● **What you will do**
a: According to the system design notes below, which load balancing algorithm suits long-lived connections?
b: Reproduce the portion of the system design notes below starting at "Map both servers" and ending at "DynamoDB, Cassandra, CDNs.".
c: Pick up the system design notes below after their final sentence and keep writing them.

● **Selected passage**
Practical approach: At-least-once delivery + idempotent consumers.

Load Balancing

Q17: Load balancing algorithms

Algorithm	Mechanism	Use Case
Round Robin	Rotate through servers	Servers are identical
Weighted Round Robin	More requests to stronger servers	Heterogeneous servers
Least Connections	Send to server with fewest active connections	Long-lived connections
IP Hash	Hash client IP to server	Session affinity needed
Random	Random server	Simple, decent distribution

Layer 4 (TCP) vs Layer 7 (HTTP):

L4: Faster, fewer features
L7: Content-based routing, SSL termination, caching

Q18: Consistent hashing

Problem: Adding/removing servers causes massive redistribution with modulo hashing.

Solution:

Map both servers and keys to a ring (hash space)
Walk clockwise from key position to find server
Adding server only moves keys between neighbors
Virtual nodes improve distribution

Only K/N keys move when adding/removing a node (vs all keys with modulo).

Used in: DynamoDB, Cassandra, CDNs.

Availability and Reliability

Q19: Availability vs reliability

Availability: System is operational when needed

Measured as uptime percentage (99.9% = 8.76 hours down/year)
Focus on reducing downtime

Reliability: System performs correctly over time

Measured as MTBF (Mean Time Between Failures)
Focus on reducing failures

A system can be available but unreliable (up but giving wrong answers). A system can be reliable but unavailable (works perfectly when running, but often down).

● **Data to examine**
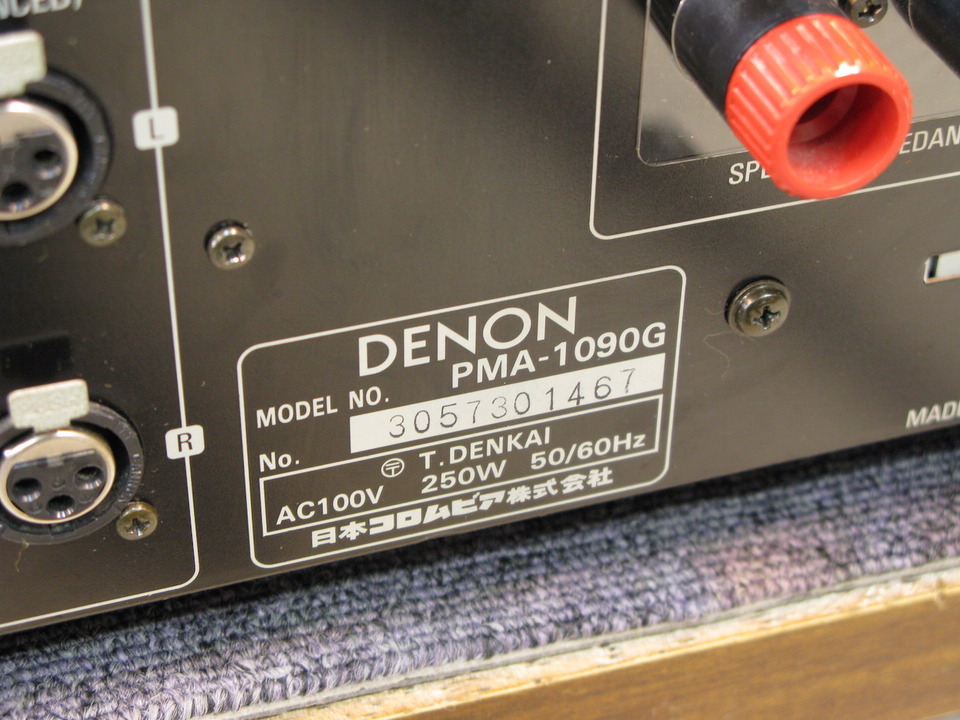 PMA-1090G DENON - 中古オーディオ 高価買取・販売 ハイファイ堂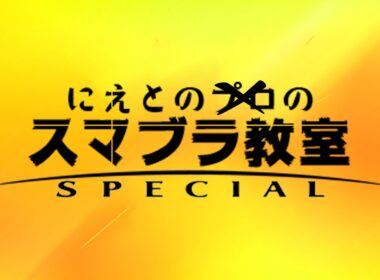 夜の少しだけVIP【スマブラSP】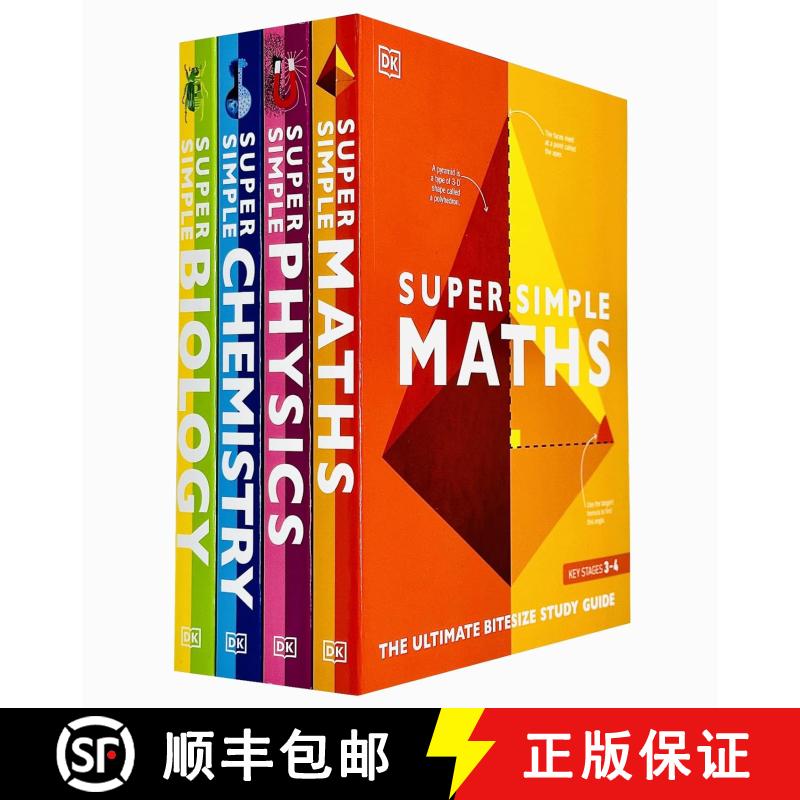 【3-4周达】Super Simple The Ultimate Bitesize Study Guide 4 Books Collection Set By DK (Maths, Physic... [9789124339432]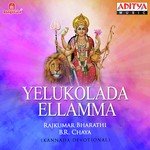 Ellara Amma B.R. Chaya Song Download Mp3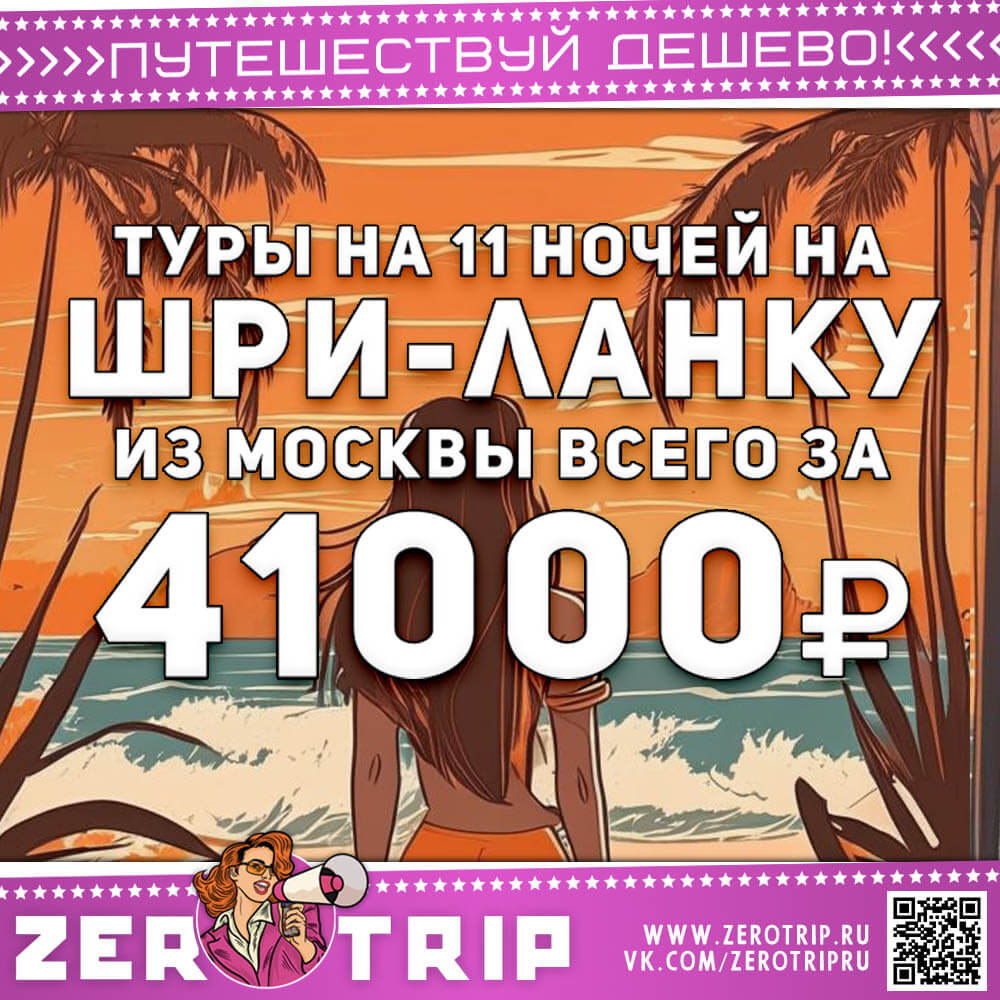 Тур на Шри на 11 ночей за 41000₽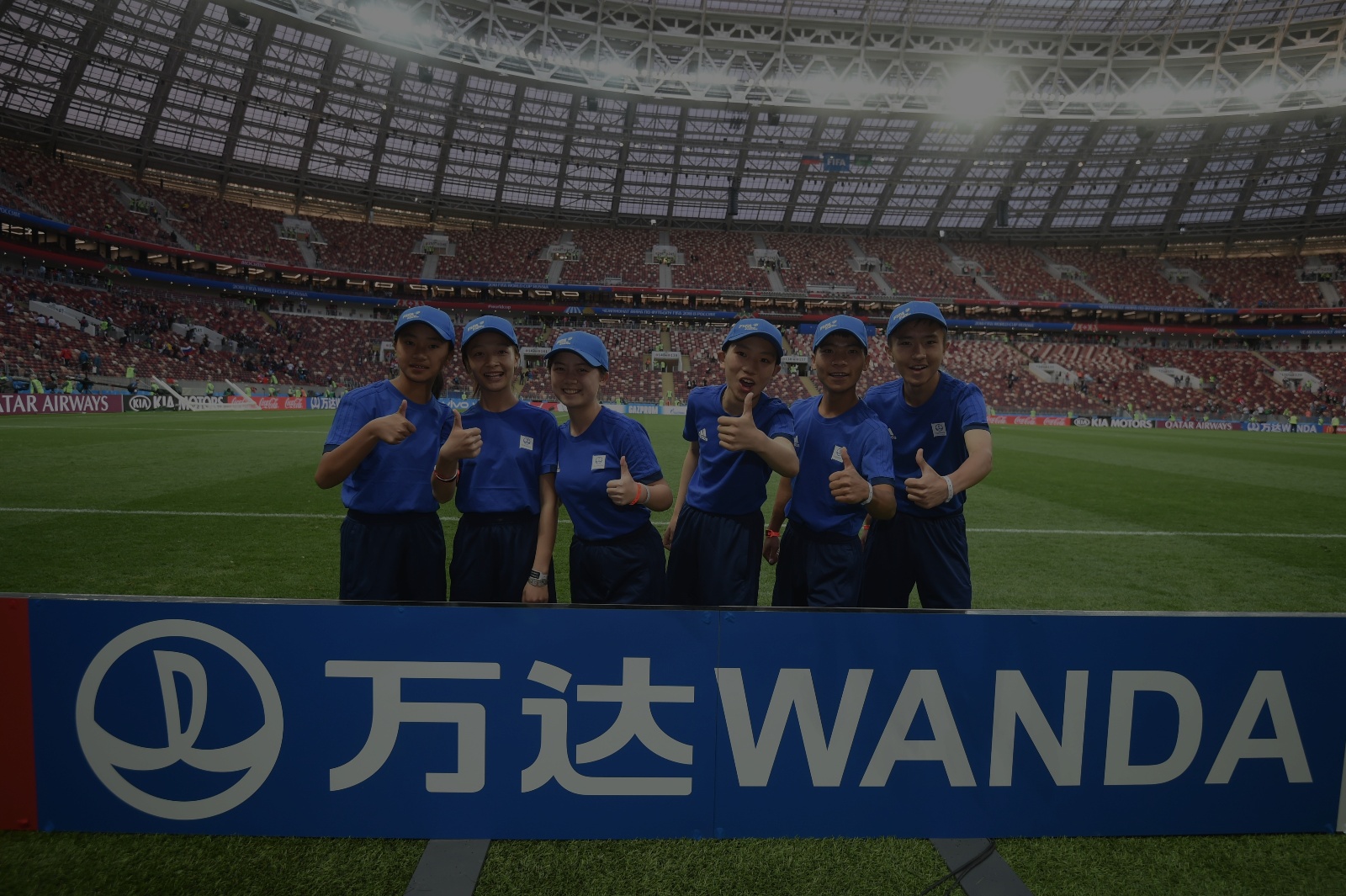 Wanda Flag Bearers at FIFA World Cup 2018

● **Outputs for the tasks**
a: Least Connections

b:
Map both servers and keys to a ring (hash space)
Walk clockwise from key position to find server
Adding server only moves keys between neighbors
Virtual nodes improve distribution

Only K/N keys move when adding/removing a node (vs all keys with modulo).

Used in: DynamoDB, Cassandra, CDNs.

c:
Q20: The nines

Availability	Annual Downtime
99% (two nines)	3.65 days
99.9% (three nines)	8.76 hours
99.99% (four nines)	52.6 minutes
99.999% (five nines)	5.26 minutes

Each nine is 10x harder to achieve. Five nines requires:

Redundancy at every level
Automated failover
Zero-downtime deployments
Geographic distribution

Q21: Circuit breaker pattern

Prevents cascading failures when a service is down.

States:

Closed: Requests flow normally, count failures
Open: After threshold failures, reject requests immediately
Half-open: After timeout, allow test requests

Benefits:

Fails fast (no waiting for timeouts)
Prevents overwhelming failing service
Allows recovery time

API Design

Q22: REST vs GraphQL vs gRPC

Aspect	REST	GraphQL	gRPC
Protocol	HTTP	HTTP	HTTP/2
Format	JSON	JSON	Protocol Buffers
Typing	Optional (OpenAPI)	Strong schema	Strong (protobuf)
Over-fetching	Common	No (client specifies)	No
Caching	HTTP caching works	Complex (POST)	Complex
Use case	Public APIs, CRUD	Mobile apps, complex UIs	Internal microservices

Q23: API versioning

1. URL path versioning:

/api/v1/users, /api/v2/users
Clear, easy caching
Not "pure" REST

2. Header versioning:

Accept: application/vnd.api+json;version=2
Clean URLs
Harder to test

3. Query parameter:

/api/users?version=2
Simple
Not cacheable

URL versioning is most common and practical.

Q24: Rate limiting

Rate limiting: Restrict number of requests from a client.

Algorithms:

Token bucket: Tokens refill at fixed rate, request consumes token
Leaky bucket: Requests queue, process at fixed rate
Fixed window: Count requests per time window
Sliding window: Rolling window for smoother limiting

Implementation:

Redis for distributed systems (INCR with TTL)
Return 429 Too Many Requests
Include Retry-After header
Different limits for different tiers/endpoints

Microservices

Q25: Microservices vs monolith

Aspect	Monolith	Microservices
Complexity	Lower	Higher (network, deployment)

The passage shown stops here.